PASSAGE FOR REVIEW Block Start
I am one of those people. Thanks for the warning. I will be too busy hunting with just good ole boys anyway and some from this board . I am NUTT and I approve this message.


----------



## GeauxLSU (Feb 28, 2005)

dominantpredator said:
			
		

> You must be hanging out with the wrong hunters if they would accept a child molester just because he hunted...personally, I would kill a child molester not praise him. Ted is far from a molester.





			
				GeauxLSU said:
			
		

> Obviously gotta' stretch the analogy to register but some still won't get it.


 Apparently case in point....    
OK, let me try it again... How many of you who say you like Ted, would like him if he didn't hunt?  What if he was as outspoken AGAINST hunting?  How would you feel about him then?  Hmmmmm?  I mean he would STILL be a guy who is "outspoken for what he believes in... blah blah blah...."?  What difference does it make?  The fact is, he gets a free pass from some of you simply because he shoots animals over bait in an enclosure and that's 'cool' to you and for some reason elevates him to something you apparently want to have as your spokesman!     Talk about irony.....    

On a side note - Could someone please publish a list of who you deemed to be an 'elitist'.  I think your meaning it as an insult, and even though it's having the opposite effect I'd at least like to know when I'm being insulted.  Otherwise, where's the fun in that?  

Hunt/fish safely,
Phil


----------



## Etter1 (Feb 28, 2005)

ALL HUNTERS NEED TO STICK TOGETHER NOW! PERIOD!
PASSAGE FOR REVIEW Block End
▸ TASK A
In the hunting forum thread, list every question in the paragraph starting "OK, let me try it again" that begins with the word "How" or "What".
▸ TASK B
Carry the hunting forum thread forward from its last post, "ALL HUNTERS NEED TO STICK TOGETHER NOW! PERIOD!"
RAW DATA Block Start
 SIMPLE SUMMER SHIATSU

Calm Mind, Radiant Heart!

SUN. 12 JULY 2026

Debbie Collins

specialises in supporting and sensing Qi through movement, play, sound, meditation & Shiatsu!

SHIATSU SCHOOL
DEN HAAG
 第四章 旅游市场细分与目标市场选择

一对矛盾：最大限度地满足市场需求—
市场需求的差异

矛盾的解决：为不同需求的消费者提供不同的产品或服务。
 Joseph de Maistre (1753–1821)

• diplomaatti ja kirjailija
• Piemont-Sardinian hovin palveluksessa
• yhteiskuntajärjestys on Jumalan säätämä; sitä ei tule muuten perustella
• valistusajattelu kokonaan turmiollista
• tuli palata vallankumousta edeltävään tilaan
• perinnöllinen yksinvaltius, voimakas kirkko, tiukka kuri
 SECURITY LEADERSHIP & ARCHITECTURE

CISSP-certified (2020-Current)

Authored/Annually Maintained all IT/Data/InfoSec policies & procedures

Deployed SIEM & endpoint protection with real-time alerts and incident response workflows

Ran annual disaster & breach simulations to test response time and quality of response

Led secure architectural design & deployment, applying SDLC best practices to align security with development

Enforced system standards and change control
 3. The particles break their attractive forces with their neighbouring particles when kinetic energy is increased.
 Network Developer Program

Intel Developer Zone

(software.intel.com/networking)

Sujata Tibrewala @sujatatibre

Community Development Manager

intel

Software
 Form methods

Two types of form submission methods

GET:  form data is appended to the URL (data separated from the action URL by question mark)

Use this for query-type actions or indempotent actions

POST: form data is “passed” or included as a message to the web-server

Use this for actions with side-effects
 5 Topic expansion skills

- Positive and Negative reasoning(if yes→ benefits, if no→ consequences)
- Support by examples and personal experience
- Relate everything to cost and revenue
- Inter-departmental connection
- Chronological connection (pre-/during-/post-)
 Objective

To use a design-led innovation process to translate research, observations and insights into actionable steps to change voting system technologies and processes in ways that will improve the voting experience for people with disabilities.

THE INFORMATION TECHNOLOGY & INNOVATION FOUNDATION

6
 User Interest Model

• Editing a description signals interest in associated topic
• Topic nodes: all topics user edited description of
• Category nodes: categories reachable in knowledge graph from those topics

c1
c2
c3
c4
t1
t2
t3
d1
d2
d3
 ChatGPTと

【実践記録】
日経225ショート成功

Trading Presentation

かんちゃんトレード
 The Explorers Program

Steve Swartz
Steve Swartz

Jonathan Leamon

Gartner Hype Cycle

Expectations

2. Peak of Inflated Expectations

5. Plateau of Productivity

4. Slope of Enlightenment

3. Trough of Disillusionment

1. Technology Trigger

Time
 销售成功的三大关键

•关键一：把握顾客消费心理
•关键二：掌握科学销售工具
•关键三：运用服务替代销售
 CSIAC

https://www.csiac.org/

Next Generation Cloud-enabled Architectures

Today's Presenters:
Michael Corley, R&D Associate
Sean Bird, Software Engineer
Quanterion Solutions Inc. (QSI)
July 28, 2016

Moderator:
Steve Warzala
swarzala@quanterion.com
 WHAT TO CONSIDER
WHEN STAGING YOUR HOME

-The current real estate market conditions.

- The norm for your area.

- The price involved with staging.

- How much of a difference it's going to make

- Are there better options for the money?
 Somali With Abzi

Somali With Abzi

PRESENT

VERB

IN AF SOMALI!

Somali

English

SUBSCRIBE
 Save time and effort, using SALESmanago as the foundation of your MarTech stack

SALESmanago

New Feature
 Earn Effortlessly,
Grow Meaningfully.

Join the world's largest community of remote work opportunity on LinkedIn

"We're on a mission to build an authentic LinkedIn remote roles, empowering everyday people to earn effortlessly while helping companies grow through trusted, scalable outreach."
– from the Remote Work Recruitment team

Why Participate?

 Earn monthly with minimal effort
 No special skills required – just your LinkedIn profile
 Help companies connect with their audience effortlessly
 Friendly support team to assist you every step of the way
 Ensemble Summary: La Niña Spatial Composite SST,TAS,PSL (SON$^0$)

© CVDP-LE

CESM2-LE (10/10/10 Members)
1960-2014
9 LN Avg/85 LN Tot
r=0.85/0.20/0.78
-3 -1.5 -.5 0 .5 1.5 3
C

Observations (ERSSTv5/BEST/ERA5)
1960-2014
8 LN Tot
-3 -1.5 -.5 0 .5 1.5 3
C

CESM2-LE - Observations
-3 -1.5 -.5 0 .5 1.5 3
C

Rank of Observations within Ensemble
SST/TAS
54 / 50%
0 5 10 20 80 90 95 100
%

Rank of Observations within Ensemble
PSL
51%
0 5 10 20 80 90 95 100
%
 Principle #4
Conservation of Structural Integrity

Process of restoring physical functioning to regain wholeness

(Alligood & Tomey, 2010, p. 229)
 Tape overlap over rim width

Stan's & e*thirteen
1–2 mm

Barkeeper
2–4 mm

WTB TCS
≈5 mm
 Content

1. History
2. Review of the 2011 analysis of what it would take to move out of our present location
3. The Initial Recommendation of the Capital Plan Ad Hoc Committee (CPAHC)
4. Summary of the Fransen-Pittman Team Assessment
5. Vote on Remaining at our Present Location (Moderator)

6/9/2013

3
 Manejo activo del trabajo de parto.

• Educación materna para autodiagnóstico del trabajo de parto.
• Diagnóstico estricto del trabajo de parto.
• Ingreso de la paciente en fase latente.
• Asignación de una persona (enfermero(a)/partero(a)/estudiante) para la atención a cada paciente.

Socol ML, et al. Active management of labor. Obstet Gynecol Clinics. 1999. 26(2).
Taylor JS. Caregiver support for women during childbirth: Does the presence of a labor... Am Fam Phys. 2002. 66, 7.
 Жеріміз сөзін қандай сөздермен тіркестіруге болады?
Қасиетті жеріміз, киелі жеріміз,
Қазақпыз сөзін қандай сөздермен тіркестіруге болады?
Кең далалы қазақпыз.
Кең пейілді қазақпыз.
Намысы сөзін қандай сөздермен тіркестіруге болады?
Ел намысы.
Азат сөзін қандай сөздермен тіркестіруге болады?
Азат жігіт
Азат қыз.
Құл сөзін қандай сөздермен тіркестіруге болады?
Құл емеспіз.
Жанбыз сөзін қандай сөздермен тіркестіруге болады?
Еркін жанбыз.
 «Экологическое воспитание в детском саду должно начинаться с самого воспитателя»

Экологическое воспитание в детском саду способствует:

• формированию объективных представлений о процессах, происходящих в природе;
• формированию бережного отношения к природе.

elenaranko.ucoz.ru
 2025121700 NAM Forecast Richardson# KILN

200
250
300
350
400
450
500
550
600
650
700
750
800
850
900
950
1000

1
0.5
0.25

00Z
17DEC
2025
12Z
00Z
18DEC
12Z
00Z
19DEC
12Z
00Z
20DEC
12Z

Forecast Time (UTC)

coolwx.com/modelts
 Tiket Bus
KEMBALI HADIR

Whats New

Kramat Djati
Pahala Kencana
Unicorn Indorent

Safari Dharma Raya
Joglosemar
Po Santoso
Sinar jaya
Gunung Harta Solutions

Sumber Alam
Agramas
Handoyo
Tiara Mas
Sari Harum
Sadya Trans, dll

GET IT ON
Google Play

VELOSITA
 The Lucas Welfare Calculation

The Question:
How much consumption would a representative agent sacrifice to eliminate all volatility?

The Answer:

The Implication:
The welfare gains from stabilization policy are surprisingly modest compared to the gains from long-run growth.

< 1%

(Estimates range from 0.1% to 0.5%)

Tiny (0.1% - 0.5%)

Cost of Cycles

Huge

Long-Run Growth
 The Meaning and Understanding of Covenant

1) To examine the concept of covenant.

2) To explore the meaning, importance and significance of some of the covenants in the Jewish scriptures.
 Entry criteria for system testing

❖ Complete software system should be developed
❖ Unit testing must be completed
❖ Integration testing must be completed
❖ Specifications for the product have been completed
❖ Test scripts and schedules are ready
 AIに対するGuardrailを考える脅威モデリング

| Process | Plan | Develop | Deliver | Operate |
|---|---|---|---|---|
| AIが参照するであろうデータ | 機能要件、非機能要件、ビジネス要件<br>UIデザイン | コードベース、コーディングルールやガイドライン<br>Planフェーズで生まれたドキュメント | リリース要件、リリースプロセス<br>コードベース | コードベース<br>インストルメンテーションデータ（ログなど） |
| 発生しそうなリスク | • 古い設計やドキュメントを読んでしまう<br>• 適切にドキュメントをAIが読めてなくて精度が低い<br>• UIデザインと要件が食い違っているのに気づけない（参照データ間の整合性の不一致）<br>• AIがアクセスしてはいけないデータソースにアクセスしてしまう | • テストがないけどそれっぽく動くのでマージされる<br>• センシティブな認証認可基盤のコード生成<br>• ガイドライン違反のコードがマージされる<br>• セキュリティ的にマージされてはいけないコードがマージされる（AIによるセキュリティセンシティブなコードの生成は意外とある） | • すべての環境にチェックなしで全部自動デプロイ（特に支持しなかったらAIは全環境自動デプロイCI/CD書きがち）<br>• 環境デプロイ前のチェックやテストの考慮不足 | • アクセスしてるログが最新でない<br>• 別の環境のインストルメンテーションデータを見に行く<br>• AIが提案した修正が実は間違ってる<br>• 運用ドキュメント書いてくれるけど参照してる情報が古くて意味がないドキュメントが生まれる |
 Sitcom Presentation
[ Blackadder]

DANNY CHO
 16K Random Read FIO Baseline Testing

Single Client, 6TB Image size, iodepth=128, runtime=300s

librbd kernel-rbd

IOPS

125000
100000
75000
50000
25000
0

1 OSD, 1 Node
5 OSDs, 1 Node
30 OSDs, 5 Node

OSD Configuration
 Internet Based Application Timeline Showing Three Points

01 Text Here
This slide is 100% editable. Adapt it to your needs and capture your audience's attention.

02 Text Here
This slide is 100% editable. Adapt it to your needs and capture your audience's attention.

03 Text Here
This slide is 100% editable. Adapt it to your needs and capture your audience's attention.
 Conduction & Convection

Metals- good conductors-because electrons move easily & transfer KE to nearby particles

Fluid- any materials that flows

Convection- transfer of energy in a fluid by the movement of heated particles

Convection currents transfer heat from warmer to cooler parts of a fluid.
RAW DATA Block End
▸ ANSWER SPACE A
1. How many of you who say you like Ted, would like him if he didn't hunt?
2. What if he was as outspoken AGAINST hunting?
3. How would you feel about him then?
4. What difference does it make?

▸ ANSWER SPACE B
If it's legal, we need to support it.  If you don't like it, don't do it.  BOTTOM LINE!  

Divided we fall.


----------



## Just 1 More (Feb 28, 2005)

> Divided we fall


Why is it that so many hunters seem to not understand that?


----------



## GeauxLSU (Feb 28, 2005)

Just 1 More said:
			
		

> Why is it that so many hunters seem to not understand that?


Because it's not true?  Because some of us understand that BLIND ALLEGIANCE TO ANYTHING and EVERYTHING just because it is legally defined as 'hunting' is in fact damaging, and MUCH more damaging than policing ourselves and pushing for an adherance to fair chase standards which the vast majority of the public (non hunters included) support?  
How many non-hunters do you think Ted has swayed to our side?  How many neutral non hunters do you think he's offended or turned off and swayed to now be antis?  I'm saying.... count the gain for the anti's.  
Just like we (hunters) LOVE when the antis pull some knuckleheaded crazy public move (cuz it shows them for the whackos they are) the antis I assure you LOVE Ted cuz in their mind, it shows ALL hunters as blood thirsty crazed killers.  
Or maybe not....    
Hunt/fish safely,
Phil


----------



## camo93 (Feb 28, 2005)

*Nuge*

Here is an article that I found... Enjoy.. Thanks Ted for your support..  


*Ted Nugent takes aim at anti-hunters 
Sportsman, rocker entertains Appleton crowd * 

By Ed Culhane 
Post-Crescent staff writer 

APPLETON — Outrageously self-assured, effortlessly funny and as politically incorrect as his song lyrics, rock ’n’ roll gun-rights advocate Ted Nugent appeared downtown Saturday and slayed a crowd of 560 hunters.

Nugent — who coined the hunting phrase “whack ’em and stack ’em” and co-wrote the cookbook “Kill It &Grill It” — took the stage as the featured speaker for the annual convention of the Wisconsin Bow Hunters Association.

The standing-room-only crowd spent 2½ hours either laughing at Nugent’s manic humor or nodding in assent with his take-no-prisoners assault on anti-hunters and on what Nugent called their “cultural war on the best part of the American dream.”

“There is nothing more perfect than hunting,” he said.

Nugent recalled with horror a 1975 Dan Rather news special, “The Guns of Autumn,” and spoke of waiting in vain for national hunting groups to come out fighting.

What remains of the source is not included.